If white wine is more in tune with your flavor profile, Torrontés is Argentina’s signature grape, native to the Argentine soil. With a floral aroma and a palate reminiscent of tropical-fruits, this delicate wine is in high demand the world over. No matter what section of Patagonia you are adventuring in, a visit to a nearby vineyard is the perfect way to cap off a day of adrenaline and excitement.
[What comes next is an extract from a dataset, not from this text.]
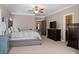 Spacious main bedroom featuring a large bed, TV, and ensuite bathroom at 3105 Neal Ct, Cumming, GA 30041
Chile’s vast differences in climate, topography, and soil produce an astounding variety of Chilean wines, from rich cabernets to delicate sauvignon blancs. Winemaking in Chile dates to the arrival of the Conquistadores in the 16th century. Since then, the wine industry has only grown, going from strength to strength, and become one of the world’s foremost winemaking countries. Chile’s wineries span 800 miles and are divided into 14 distinct regions. Carmenére is to Chile what Malbec is to Argentina. Although not a native grape, it has blossomed in South American soil and become Chile’s leading export.
Chile also produces excellent chardonnays, a perfect finisher after a hot and sweaty day of exploring Chile’s diverse terrain. This terrain is largely responsible for the quality growing conditions in Chile. Protected from disease on all sides, either by the towering Andes or the boundless Pacific Ocean, Chile’s wineries also experience a wide variety of micro climates. From valleys in the Andes that offer a wide range of sun exposure, to cooling ocean breezes, to rich mountain soil, Chile is able to grow an astounding variety of grapes. Don’t miss out on spending an afternoon ripening in the sun with a glass of your favorite vintage.
While not as large-scale or well known as Chilean or Argentinian vineyards, wine in Peru dates back to the arrival of the European conquistadors. Vineyards in Peru often split their production between wine and Pisco, a brandy made of wine grapes and the national liquor of Peru. This two in one tasting opportunity is a great way to round off your Peruvian adventure.
Although not traditionally known for its vineyards, Marqués de Villa de Leyva is putting Colombian wine on the map. With many awards under its belt in last four or five years, this is a beautiful area where you can not only taste some fine wines but tour the whole facilities and learn about production as well.